No querría terminar el pequeño mosaico sin una pincelada final color azul-corbata-de-
político. El episodio número 139 (o 7×07 en lenguaje Google) de El ala oeste de la
Casa Blanca es la mayor genialidad que nadie se ha atrevido a hacer en una serie sobre
política hasta la fecha. Dos cantidatos presidenciales, el latino Matt Santos (Demócrata)
y el blanquito Arnold Vinick (Republicano) se enfrentan en un debate que el capítulo
ofrece en tiempo real, empezando y acabando con el mismo. La realización usa el set en
el cual tuvo lugar un debate presidencial de la campaña de 2004 entre Bush y Kerry,
hace cambiar las cámaras como cambian en los debates televisados de verdad, e incluso
coloca el logo de NBC Live sobreimpreso con la hora (de hecho, esta hora varía según
se trate de la versión emitida en la zona este u oeste de los Estados Unidos, existiendo
de hecho dos versiones diferentes de la edición). La discusión entre los dos políticos
toca prácticamente todos los temas relevantes en el debate público americano.
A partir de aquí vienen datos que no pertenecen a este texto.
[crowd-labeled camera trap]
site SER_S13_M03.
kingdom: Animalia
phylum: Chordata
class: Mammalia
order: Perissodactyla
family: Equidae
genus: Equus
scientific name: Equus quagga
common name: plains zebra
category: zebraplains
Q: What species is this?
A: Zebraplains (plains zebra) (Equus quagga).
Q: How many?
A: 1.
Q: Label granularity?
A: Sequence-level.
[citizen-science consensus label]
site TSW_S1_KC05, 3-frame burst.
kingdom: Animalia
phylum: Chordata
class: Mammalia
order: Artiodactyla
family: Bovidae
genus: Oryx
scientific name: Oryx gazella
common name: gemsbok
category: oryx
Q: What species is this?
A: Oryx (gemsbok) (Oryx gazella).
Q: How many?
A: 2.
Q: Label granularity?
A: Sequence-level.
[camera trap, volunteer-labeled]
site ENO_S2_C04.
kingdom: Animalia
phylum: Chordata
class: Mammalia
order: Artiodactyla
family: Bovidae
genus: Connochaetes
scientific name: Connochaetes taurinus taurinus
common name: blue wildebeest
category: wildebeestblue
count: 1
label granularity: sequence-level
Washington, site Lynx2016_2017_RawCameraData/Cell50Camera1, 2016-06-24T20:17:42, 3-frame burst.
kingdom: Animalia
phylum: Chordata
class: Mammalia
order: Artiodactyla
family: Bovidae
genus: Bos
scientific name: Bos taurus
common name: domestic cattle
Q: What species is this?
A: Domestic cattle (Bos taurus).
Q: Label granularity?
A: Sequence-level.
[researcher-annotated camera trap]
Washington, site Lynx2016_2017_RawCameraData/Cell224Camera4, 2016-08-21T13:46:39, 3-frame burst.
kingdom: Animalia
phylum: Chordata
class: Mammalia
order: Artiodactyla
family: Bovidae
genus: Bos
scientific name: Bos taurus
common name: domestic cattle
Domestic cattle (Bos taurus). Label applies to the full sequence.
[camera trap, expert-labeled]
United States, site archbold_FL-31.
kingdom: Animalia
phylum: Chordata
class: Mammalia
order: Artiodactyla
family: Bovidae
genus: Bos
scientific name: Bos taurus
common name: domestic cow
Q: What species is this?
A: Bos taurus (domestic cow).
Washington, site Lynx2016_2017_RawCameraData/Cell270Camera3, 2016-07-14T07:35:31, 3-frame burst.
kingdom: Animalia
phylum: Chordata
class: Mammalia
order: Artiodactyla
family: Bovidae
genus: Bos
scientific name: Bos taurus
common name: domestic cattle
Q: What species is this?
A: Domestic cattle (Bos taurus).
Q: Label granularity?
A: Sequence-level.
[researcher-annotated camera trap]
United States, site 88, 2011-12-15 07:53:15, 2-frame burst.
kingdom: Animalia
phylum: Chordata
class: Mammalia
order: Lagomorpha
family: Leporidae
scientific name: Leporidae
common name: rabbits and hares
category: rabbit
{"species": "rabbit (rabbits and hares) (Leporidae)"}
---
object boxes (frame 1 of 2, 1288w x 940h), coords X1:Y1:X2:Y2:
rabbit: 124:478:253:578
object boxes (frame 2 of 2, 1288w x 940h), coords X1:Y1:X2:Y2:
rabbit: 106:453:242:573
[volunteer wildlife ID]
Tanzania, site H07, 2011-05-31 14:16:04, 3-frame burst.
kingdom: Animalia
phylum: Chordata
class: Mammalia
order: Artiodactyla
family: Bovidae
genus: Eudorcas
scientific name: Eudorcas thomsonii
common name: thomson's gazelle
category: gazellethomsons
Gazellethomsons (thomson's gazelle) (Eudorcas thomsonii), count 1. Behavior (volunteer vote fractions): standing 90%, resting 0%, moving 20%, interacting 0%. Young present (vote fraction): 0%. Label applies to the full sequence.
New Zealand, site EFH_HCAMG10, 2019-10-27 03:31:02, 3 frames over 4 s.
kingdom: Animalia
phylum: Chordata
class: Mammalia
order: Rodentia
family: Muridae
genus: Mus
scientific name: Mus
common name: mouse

Lo hace
con realismo, con respeto, con profundidad (una profundidad inusitada no ya para una
serie de televisión sino para un debate real) y manteniendo aun así un ritmo trepidante.
Al consumirse el último minuto del capítulo no me quedó otra opción que acercar mi
mano al mando a distancia, presionar el botón de «Atrás» del DVD y volver a verlo
entero. Desde entonces, cada vez que una disputa política me decepciona especialmente,
o que el ritmo del día a día de noticias, declaraciones, dimes y diretes me exaspera hasta
dejarme agotado, me guardo la noche para volver a ver ese capítulo. Porque las series,
series son, y fantasía por tanto. Pero nunca una ficción política dejó los sueños tan
plausibles ni tan cerca de ser alcanzados.